**Directions**
Your task is to repeat the entries word for word while leaving out the pictures.

**Exercise material**
----
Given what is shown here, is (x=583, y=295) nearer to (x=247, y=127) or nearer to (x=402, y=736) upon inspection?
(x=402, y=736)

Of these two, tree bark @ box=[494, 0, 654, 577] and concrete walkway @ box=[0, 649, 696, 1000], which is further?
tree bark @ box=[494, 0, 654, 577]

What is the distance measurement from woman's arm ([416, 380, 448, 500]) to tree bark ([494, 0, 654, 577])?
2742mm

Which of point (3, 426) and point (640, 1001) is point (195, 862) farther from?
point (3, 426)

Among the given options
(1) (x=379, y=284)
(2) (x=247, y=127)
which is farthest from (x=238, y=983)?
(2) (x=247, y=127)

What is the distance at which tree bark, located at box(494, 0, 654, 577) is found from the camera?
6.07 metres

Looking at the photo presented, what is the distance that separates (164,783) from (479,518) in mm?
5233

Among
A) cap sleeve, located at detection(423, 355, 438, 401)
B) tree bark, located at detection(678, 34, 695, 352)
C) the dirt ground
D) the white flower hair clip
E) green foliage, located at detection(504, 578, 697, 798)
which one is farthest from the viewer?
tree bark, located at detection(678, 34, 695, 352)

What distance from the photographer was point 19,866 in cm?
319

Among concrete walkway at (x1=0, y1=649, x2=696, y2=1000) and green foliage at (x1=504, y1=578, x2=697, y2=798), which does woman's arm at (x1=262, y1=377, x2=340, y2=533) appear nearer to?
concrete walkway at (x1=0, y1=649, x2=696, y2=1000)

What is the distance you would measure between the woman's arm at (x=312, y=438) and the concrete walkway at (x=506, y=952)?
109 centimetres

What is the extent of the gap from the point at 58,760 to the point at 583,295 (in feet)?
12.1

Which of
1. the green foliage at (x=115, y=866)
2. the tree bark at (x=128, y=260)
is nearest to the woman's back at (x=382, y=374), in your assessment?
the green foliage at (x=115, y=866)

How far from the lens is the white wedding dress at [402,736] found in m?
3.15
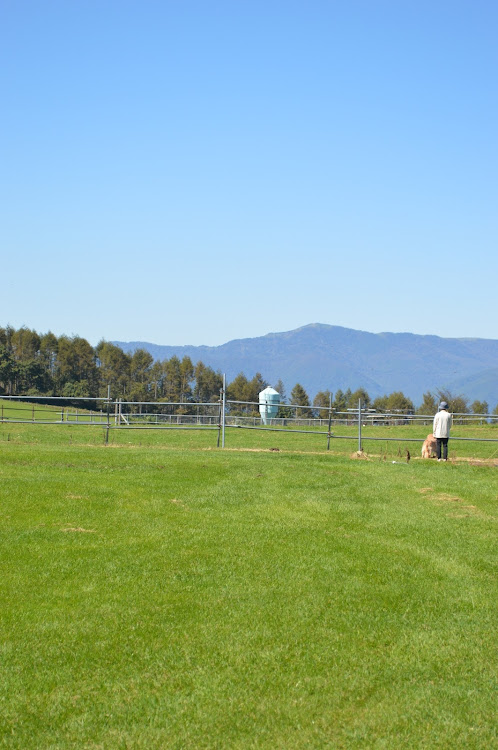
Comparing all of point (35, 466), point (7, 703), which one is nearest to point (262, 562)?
point (7, 703)

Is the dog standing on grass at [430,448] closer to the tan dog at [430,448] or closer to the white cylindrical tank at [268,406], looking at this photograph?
the tan dog at [430,448]

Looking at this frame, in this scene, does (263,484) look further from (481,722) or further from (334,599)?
(481,722)

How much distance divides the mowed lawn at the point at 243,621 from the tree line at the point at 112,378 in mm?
76757

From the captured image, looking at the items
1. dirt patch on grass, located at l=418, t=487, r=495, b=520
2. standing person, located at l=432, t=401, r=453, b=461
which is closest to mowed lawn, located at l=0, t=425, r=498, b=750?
dirt patch on grass, located at l=418, t=487, r=495, b=520

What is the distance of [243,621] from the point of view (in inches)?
287

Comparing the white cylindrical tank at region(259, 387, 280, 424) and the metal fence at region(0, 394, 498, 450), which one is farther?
the white cylindrical tank at region(259, 387, 280, 424)

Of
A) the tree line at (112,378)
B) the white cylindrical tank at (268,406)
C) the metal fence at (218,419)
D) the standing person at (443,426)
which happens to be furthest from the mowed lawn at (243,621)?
the tree line at (112,378)

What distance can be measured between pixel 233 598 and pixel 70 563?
230cm

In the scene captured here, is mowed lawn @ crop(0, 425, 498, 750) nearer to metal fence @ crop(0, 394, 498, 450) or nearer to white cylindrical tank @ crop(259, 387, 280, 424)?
metal fence @ crop(0, 394, 498, 450)

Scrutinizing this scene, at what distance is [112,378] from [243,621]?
4463 inches

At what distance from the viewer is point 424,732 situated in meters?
5.34

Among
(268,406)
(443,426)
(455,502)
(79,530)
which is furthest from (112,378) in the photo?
(79,530)

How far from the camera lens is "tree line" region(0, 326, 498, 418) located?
316 feet

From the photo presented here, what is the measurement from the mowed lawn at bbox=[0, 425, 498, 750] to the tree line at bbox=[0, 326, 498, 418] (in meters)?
76.8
----
**Completed task**
Given what is shown here, is (x=583, y=295) nearer to (x=247, y=127) or nearer to (x=402, y=736) upon inspection?
(x=402, y=736)

Of these two, tree bark @ box=[494, 0, 654, 577] and concrete walkway @ box=[0, 649, 696, 1000], which is further?
tree bark @ box=[494, 0, 654, 577]

What is the distance measurement from woman's arm ([416, 380, 448, 500]) to tree bark ([494, 0, 654, 577])?
2742mm

Which of point (3, 426) and point (640, 1001) is point (195, 862) farther from?
point (3, 426)

Among the given options
(1) (x=379, y=284)
(2) (x=247, y=127)
which is farthest from (x=238, y=983)?
(2) (x=247, y=127)

What is the distance at which tree bark, located at box(494, 0, 654, 577) is found from the camera?
6.07 metres

Looking at the photo presented, what is the distance that separates (164,783) from (479,518) in mm?
5233

Among
A) cap sleeve, located at detection(423, 355, 438, 401)
B) tree bark, located at detection(678, 34, 695, 352)
C) the dirt ground
D) the white flower hair clip
E) green foliage, located at detection(504, 578, 697, 798)
which one is farthest from the viewer?
tree bark, located at detection(678, 34, 695, 352)

What distance from the photographer was point 19,866 in cm?
319

Among concrete walkway at (x1=0, y1=649, x2=696, y2=1000) and green foliage at (x1=504, y1=578, x2=697, y2=798), which does woman's arm at (x1=262, y1=377, x2=340, y2=533) appear nearer to?
concrete walkway at (x1=0, y1=649, x2=696, y2=1000)

What is the distance you would measure between the woman's arm at (x=312, y=438) and the concrete walkway at (x=506, y=952)?
109 centimetres

What is the extent of the gap from the point at 58,760 to the point at 583,295 (in feet)?
12.1

Which of
1. the green foliage at (x=115, y=866)
2. the tree bark at (x=128, y=260)
is nearest to the woman's back at (x=382, y=374), in your assessment?
the green foliage at (x=115, y=866)

How far from the lens is the white wedding dress at [402,736] found in m?
3.15
Comparing all of point (35, 466), point (7, 703), which one is nearest to point (262, 562)?
point (7, 703)

Is the dog standing on grass at [430,448] closer to the tan dog at [430,448] or closer to the white cylindrical tank at [268,406], looking at this photograph?
the tan dog at [430,448]

Looking at this frame, in this scene, does (263,484) look further from (481,722) or further from (334,599)?
(481,722)

How much distance divides the mowed lawn at the point at 243,621 from the tree line at the point at 112,378 in mm?
76757

From the captured image, looking at the items
1. dirt patch on grass, located at l=418, t=487, r=495, b=520
2. standing person, located at l=432, t=401, r=453, b=461
which is closest to mowed lawn, located at l=0, t=425, r=498, b=750?
dirt patch on grass, located at l=418, t=487, r=495, b=520

What is the distance of [243,621] from the point of view (in inches)?
287

Comparing the white cylindrical tank at region(259, 387, 280, 424) and the metal fence at region(0, 394, 498, 450), which one is farther?
the white cylindrical tank at region(259, 387, 280, 424)

Of
A) the tree line at (112,378)
B) the white cylindrical tank at (268,406)
C) the metal fence at (218,419)
D) the standing person at (443,426)
which happens to be furthest from the mowed lawn at (243,621)?
the tree line at (112,378)

What distance can be measured between pixel 233 598 and pixel 70 563?
230cm

In the scene captured here, is mowed lawn @ crop(0, 425, 498, 750) nearer to metal fence @ crop(0, 394, 498, 450) or nearer to white cylindrical tank @ crop(259, 387, 280, 424)?
metal fence @ crop(0, 394, 498, 450)

Scrutinizing this scene, at what distance is [112,378] from [243,621]?
4463 inches

At what distance from the viewer is point 424,732 situated in meters?
5.34

Among
(268,406)
(443,426)
(455,502)
(79,530)
which is furthest from (112,378) in the photo?
(79,530)

How far from the camera lens is "tree line" region(0, 326, 498, 418) located?
316 feet

From the photo presented here, what is the measurement from the mowed lawn at bbox=[0, 425, 498, 750] to the tree line at bbox=[0, 326, 498, 418] (in meters)?
76.8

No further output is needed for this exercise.